Obviously, Jeremiah Wright’s words are inexcusable. They are not the words of a prophet speaking truth to power and encouraging his nation to live up to its promise. Obama speaks to this towards the end of his speech:
"The profound mistake of Reverend Wright’s sermons is not that he spoke
about racism in our society.
"It’s that he spoke as if our society was
static; as if no progress has been made; as if this country – a country
that has made it possible for one of his own members to run for the
highest office in the land and build a coalition of white and black;
Latino and Asian, rich and poor, young and old — is still irrevocably
bound to a tragic past.
"But what we know — what we have seen – is that
America can change. That is the true genius of this nation. What we
have already achieved gives us hope – the audacity to hope – for what
we can and must achieve tomorrow."
But if Wright’s words are not prophetic, then they are hateful; and how is it that someone with a message so diametrical to the message of unity that Obama has been campaigning on could be such a close and trusted advisor?
"Given my background, my politics, and my professed values and ideals,
there will no doubt be those for whom my statements of condemnation are
not enough. Why associate myself with Reverend Wright in the first
place, they may ask? Why not join another church? And I confess that if
all that I knew of Reverend Wright were the snippets of those sermons
that have run in an endless loop on the television and You Tube, or if
Trinity United Church of Christ conformed to the caricatures being
peddled by some commentators, there is no doubt that I would react in
much the same way.
"But the truth is, that isn’t all that I know of the man. The man I
met more than twenty years ago is a man who helped introduce me to my
Christian faith, a man who spoke to me about our obligations to love
one another; to care for the sick and lift up the poor. He is a man who
served his country as a U.S. Marine; who has studied and lectured at
some of the finest universities and seminaries in the country, and who
for over thirty years led a church that serves the community by doing
God’s work here on Earth – by housing the homeless, ministering to the
needy, providing day care services and scholarships and prison
ministries, and reaching out to those suffering from HIV/AIDS.
"I can no more disown him than I can disown the black community. I can
no more disown him than I can my white grandmother – a woman who helped
raise me, a woman who sacrificed again and again for me, a woman who
loves me as much as she loves anything in this world, but a woman who
once confessed her fear of black men who passed by her on the street,
and who on more than one occasion has uttered racial or ethnic
stereotypes that made me cringe.
"These people are a part of me. And they are a part of America, this country that I love.

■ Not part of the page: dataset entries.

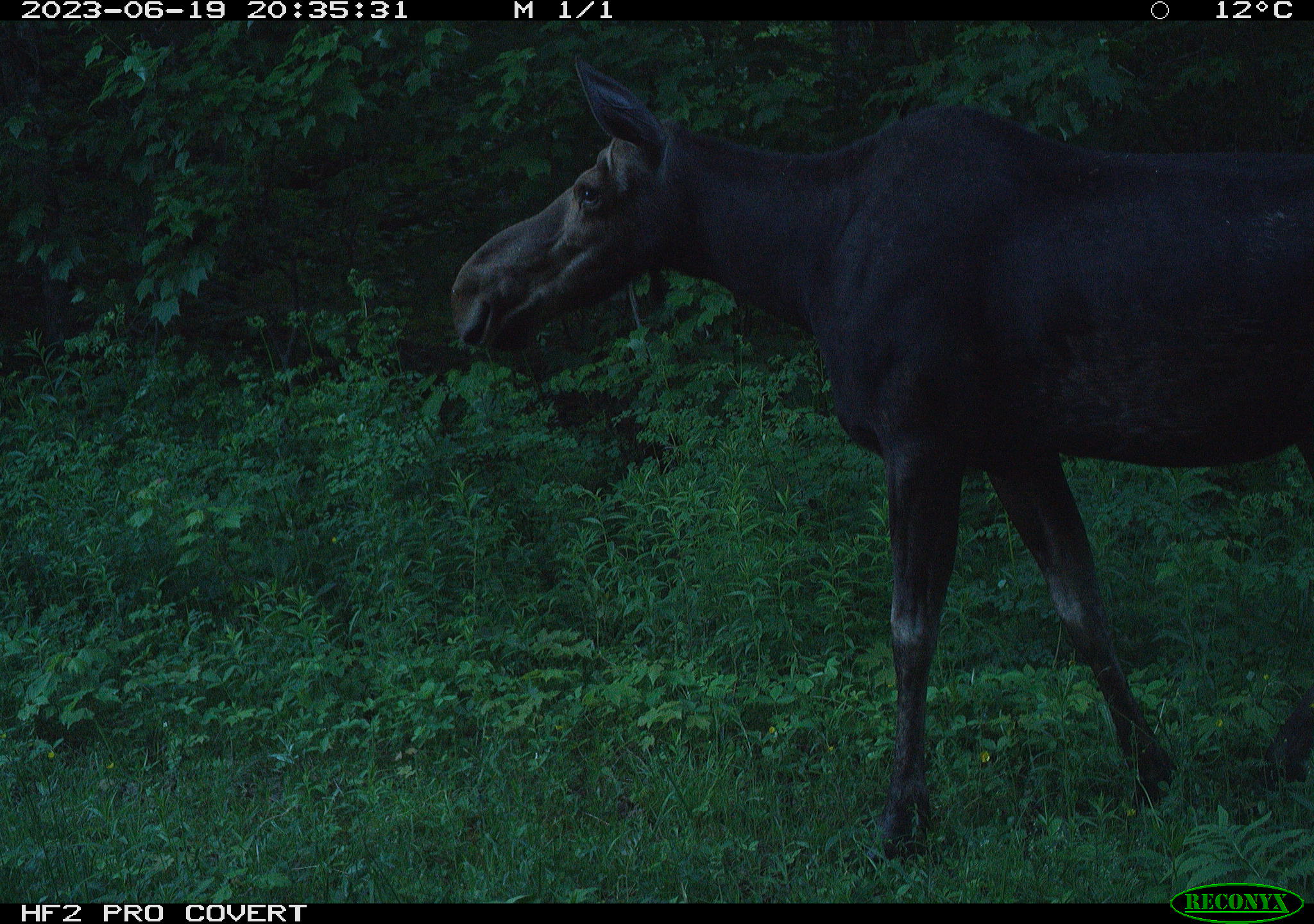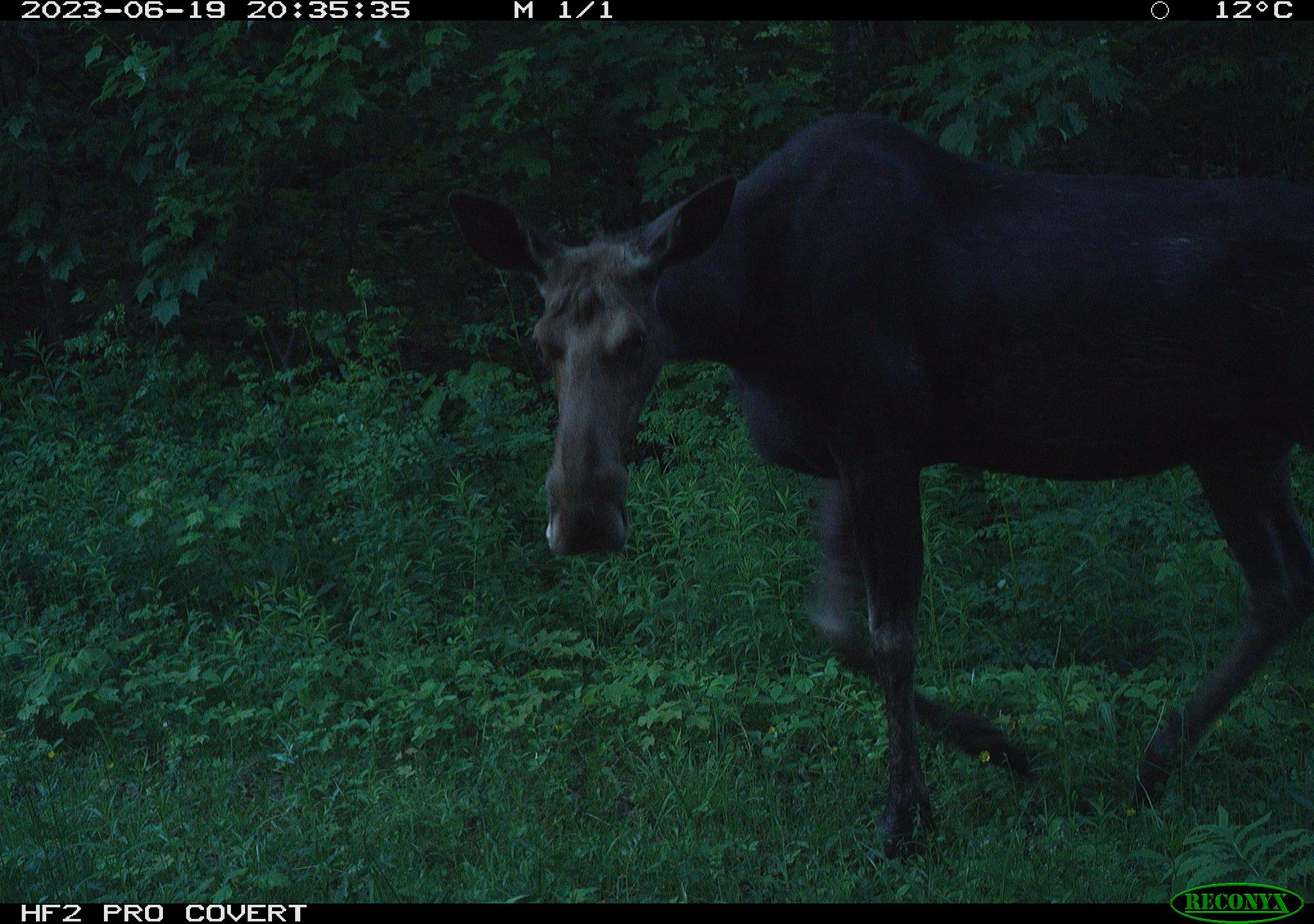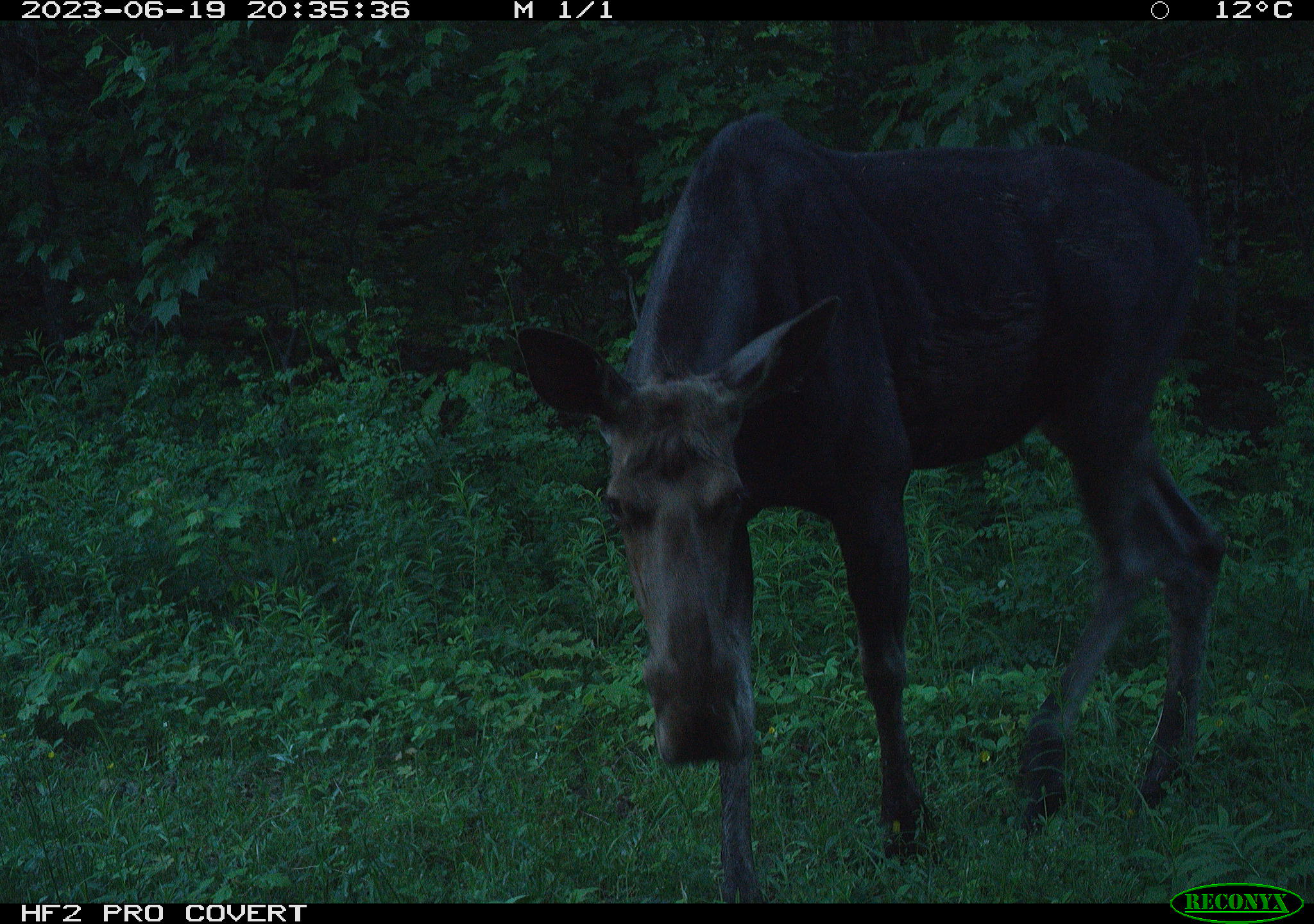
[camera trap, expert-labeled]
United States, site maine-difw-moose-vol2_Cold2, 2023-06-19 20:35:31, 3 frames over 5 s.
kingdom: Animalia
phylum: Chordata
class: Mammalia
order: Artiodactyla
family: Cervidae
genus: Alces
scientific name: Alces alces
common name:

"Some will see this as an attempt to justify or excuse comments that
are simply inexcusable. I can assure you it is not. I suppose the
politically safe thing would be to move on from this episode and just
hope that it fades into the woodwork. We can dismiss Reverend Wright as
a crank or a demagogue, just as some have dismissed Geraldine Ferraro,
in the aftermath of her recent statements, as harboring some
deep-seated racial bias.
"But race is an issue that I believe this nation cannot afford to
ignore right now. We would be making the same mistake that Reverend
Wright made in his offending sermons about America – to simplify and
stereotype and amplify the negative to the point that it distorts
This is the sort of reasonable, rational and nuanced response to a complex issue that is almost completely absent from American politics. If Barack wanted to be safe, he’d have come out with a handful of six second sound bytes which summarily disavowed any association whatsoever with Rev. Wright and denied through the General Election in November any previous knowledge of his controversial views.
With any luck, he’d manage 270 electoral votes. Yipee.
But he demonstrated exactly what his supporters have admired in him all along; that he is a refreshing change from business as usual, willing and able to speak with honesty and clarity about problems that are all too often simplified, stereotyped, and removed from reality.
On the one hand, this problem has certainly taken a lot of the wind from the campaign’s sails and I worry only a little bit that it may give Hillary the window she’s been waiting for.
On the other, one of the many positive things to come out of this whole mess has been an opportunity for him to show his mettle by speaking a brave word to a country who needs to hear it. I’ve been waiting for days to hear this speech, and despite how committed to this campaign I’ve been I’d be lying if I said that I hadn’t had a few doubts. But today, more than ever, I am as convinced as I possibly can be that Barack Obama should be the next President of the United States.